The U.S. Army’s new Infantry Squad Vehicle (ISV) is currently undergoing testing for mobility reliability and durability on some of the harshest desert terrain Yuma Proving Ground has to offer.
Issac Rodriguez, team leader for the combat automotive division at YPG, said the testing is being conducted to ensure that the vehicle meets specific performance requirements the Army has requested.
“Our mission for this vehicle is to execute 5,000 miles of operation on our available desert terrain,” Rodriguez said. “We will also be doing some slope mobility and cooling system tests.”
Testing on the ISV began earlier this month and Rodriguez says they hope to be done by April.
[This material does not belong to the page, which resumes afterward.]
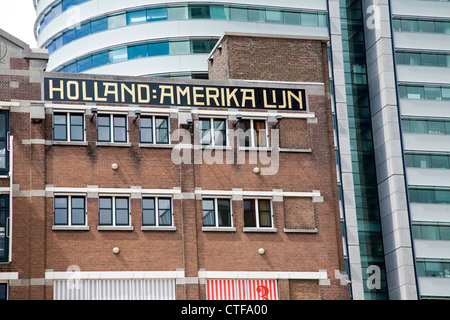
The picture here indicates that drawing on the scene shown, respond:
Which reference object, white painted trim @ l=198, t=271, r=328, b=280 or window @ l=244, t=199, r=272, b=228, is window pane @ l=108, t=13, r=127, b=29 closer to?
window @ l=244, t=199, r=272, b=228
“Before the soldier ever touches the vehicle, we want to make sure that it is safe for them to use,” Rodriguez said.
One of nine prototypes already built, the ISV is a lightweight tactical vehicle designed to move a squad of nine soldiers, their weapons, and their equipment quickly over adverse cross-country terrain.
Steven Herrick, the Army’s product lead for ground mobility vehicles within the Program Executive Office Combat Support and Combat Service Support, explained that infantry soldiers carry their equipment while they are on foot, and that it is often heavier than their own bodyweight.
Riding in a new ISV, instead of having to walk many miles to get to where they are going, Herrick continued, essentially allows infantry soldiers to be much less fatigued, and thus better able to carry out their missions.
As such, the ISV has been developed for infantry brigades that don’t have vehicles for transporting their soldiers.
“It has always been coined as a better boot,” Herrick said. “It is a mode of transportation that effectively changes the game on how soldiers deploy and get to their objectives.”
Because it is small and lightweight, the ISV can be sling loaded from a UH-60 Black Hawk helicopter or carried inside a CH-47 Chinook, which increases the flexibility of soldiers on the move.
The Army can also deliver it to the field by a low-altitude airdrop from a cargo plane.
What is so unique about the vehicle, according to Herrick, is that it is put together using the Chevrolet Colorado midsize pickup truck frame, with 90 percent of its parts being commercial off-the-shelf components.
It is also powered by a 186-horsepower, 2.8L Duramax turbo-diesel engine and performance race components.
The Army has awarded General Motors a $214.3 million contract to produce 649 vehicles by the end of fiscal 2024. The service is planning to procure a total of 2,065 ISVs.
The 1st Infantry Brigade Combat Team of the 82nd Airborne Division at Fort Bragg, North Carolina – which specializes in parachute assault operations – is slated to receive the first 59 of the new vehicles later this year.
Eventually, 11 infantry brigade combat teams will be outfitted with 59 vehicles each under the first contract covering the 649 ISVs.